— begin —
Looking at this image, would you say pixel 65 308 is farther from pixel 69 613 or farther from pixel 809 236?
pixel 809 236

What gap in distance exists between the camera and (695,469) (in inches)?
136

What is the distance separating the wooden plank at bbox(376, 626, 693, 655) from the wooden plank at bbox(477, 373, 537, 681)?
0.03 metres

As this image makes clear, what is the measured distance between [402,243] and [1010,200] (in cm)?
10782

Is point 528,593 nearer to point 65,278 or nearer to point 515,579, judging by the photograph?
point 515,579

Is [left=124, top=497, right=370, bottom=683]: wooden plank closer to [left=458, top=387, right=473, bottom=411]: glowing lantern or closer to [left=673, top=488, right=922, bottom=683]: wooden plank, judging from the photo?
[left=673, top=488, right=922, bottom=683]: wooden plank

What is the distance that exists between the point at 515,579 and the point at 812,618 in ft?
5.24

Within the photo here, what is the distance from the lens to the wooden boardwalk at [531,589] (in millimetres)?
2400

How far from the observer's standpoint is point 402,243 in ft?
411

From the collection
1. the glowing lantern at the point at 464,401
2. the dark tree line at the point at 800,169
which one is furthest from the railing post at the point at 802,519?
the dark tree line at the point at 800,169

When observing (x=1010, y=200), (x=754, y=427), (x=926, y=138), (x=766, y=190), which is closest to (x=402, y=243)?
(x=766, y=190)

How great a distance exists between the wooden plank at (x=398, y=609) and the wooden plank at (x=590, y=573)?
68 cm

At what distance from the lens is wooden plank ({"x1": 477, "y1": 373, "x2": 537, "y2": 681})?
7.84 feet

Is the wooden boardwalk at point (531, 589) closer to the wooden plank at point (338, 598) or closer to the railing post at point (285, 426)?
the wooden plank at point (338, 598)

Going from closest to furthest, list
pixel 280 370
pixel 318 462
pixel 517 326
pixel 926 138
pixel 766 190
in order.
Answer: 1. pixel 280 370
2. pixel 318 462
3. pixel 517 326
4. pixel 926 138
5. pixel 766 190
— end —
__EXERCISE PROMPT__
Return everything from the line containing "Is the wooden" down to the end of the entries, copied with no changes.

__ANSWER__
Is the wooden boardwalk at point (531, 589) closer to the wooden plank at point (338, 598) or closer to the railing post at point (285, 426)?
the wooden plank at point (338, 598)

Going from closest to furthest, list
pixel 280 370
pixel 318 462
pixel 517 326
pixel 926 138
pixel 766 190
in order.
Answer: 1. pixel 280 370
2. pixel 318 462
3. pixel 517 326
4. pixel 926 138
5. pixel 766 190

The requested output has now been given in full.